Well, I’d say it’s a few things, and you have to do them all right. You have to have a compelling idea that is really worth something. Without that, it doesn’t matter where you go. But you also have to meet the people that are interested in helping you bring that idea forward, and itis up to you to find them! Sometimes, these people will find you: there are cases like that, where the money comes to someone. But that’s definitely the exception. Even if you think that might happen, you’re still better off helping push that process along.

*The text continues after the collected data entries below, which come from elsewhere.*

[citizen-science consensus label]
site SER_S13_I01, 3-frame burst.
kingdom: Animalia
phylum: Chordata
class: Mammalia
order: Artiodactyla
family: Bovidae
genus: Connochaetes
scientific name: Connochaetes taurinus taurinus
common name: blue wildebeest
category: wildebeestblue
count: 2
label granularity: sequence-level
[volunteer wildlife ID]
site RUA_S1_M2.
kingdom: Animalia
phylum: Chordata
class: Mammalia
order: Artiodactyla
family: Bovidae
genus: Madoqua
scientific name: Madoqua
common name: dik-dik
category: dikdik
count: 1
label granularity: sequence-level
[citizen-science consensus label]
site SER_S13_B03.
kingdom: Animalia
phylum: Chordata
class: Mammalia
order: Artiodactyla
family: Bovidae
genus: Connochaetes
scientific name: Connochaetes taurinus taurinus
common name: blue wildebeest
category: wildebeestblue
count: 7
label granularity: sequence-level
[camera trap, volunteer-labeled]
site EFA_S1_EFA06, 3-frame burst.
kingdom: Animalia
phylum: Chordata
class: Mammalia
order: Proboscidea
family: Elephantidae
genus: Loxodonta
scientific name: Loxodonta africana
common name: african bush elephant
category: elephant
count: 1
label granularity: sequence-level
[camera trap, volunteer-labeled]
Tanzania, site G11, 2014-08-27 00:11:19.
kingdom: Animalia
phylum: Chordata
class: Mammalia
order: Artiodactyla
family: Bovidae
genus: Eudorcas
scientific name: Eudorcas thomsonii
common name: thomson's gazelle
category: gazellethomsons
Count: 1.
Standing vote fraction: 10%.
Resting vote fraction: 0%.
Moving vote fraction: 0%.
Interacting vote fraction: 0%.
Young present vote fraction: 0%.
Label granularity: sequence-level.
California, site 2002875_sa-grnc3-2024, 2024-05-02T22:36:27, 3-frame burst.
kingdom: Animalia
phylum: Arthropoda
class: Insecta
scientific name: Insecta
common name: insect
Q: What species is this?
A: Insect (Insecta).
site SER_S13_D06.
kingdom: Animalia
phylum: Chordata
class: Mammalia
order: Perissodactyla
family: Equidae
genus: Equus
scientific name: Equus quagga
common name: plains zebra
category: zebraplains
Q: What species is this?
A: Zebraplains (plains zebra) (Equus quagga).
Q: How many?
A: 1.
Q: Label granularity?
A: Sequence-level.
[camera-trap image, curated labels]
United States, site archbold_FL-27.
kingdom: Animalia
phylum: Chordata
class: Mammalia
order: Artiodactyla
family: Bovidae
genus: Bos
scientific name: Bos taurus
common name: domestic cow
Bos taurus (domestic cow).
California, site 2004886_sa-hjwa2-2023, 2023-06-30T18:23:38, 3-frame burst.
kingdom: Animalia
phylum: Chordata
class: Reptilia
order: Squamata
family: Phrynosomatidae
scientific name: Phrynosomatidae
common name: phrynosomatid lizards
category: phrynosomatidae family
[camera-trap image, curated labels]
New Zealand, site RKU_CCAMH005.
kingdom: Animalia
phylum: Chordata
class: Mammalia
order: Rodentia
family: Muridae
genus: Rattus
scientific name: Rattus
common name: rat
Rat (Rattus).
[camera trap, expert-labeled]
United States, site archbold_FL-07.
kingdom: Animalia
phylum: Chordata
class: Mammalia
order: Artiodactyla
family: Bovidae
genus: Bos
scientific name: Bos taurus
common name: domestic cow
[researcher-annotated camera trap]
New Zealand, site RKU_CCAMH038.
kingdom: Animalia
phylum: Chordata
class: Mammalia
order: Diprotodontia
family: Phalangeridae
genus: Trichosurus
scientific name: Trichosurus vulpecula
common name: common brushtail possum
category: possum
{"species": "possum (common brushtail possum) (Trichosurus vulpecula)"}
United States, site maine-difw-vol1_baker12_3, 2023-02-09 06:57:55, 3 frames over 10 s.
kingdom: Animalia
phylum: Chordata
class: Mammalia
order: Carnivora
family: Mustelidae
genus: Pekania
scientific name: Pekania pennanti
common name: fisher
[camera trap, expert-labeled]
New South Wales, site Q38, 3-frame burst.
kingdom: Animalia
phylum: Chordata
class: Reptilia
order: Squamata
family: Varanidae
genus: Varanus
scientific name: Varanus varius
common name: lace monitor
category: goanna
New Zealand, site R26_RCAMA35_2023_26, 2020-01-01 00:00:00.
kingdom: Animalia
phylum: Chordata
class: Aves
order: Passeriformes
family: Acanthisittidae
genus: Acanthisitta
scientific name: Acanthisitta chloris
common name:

During the conference, Dr. Michael Lustgarten talked about his personal experiment with rejuvenation through nutrition, showing that an assay of blood markers shown to be important in aging, such as albumin, are at roughly 30 yo levels while he is currently 46 years old. Are you personally using any compounds such as metformin or fisetin, or are you applying nutritional regimens to yourself for rejuvenation benefits? If not, why?
I think it’s highly beneficial to follow healthy diets like the Mediterranean diet, for instance, and I think it’s mildly beneficial to exercise. But the fact of the matter is that these kinds of interventions are not going to have a large advantage on your mortality. We need real biotechnology to do that. I’m not really taking anything myself. I don’t think there’s enough evidence to support just about any supplement that is out there.
Look at it this way: there are a few things that you can do to improve your mortality quite a bit. Number one: stop smoking. Smoking doubles your risk of mortality at every age, meaning it takes about 10 years off of your life. Being mildly overweight has very little effect, but being very overweight does. Basically, I think that if someone has a good (rejuvenation technology) idea, they’re better off trying to develop that technology rather than trying to hack their way to a longer lifespan. I don’t think we have the tools all together to do that very effectively right now.
We would like to thank Dr. Rebo for taking the time to conduct this interview with us.
References
Butte, A.J., Ito, S. (2012). Translational Bioinformatics: Data-driven Drug Discovery and Development. Clinical Pharmacology & Therapeutics, 91(6), 949-952.
Faber, M.S., Whitehead, T.A. (2019). Data-driven engineering of protein therapeutics. Current opinion in Biotechnology, 60, 104-110.
Khanna, M.R., Kovalevich, J., Lee V.M., et al. (2016). Therapeutic strategies for the treatment of tauopathies: Hopes and challenges. Alzheimers Dement, 12, 1051-1065.
Rebo, J., Mehdipour, M., Gathwala, R., Causey, K., Liu, Y., Conboy, M.J., Conboy, I.M. (2016). A single heterochronic blood exchange reveals rapid inhibition of multiple tissues by old blood. Nature Communications, 7, 1-11.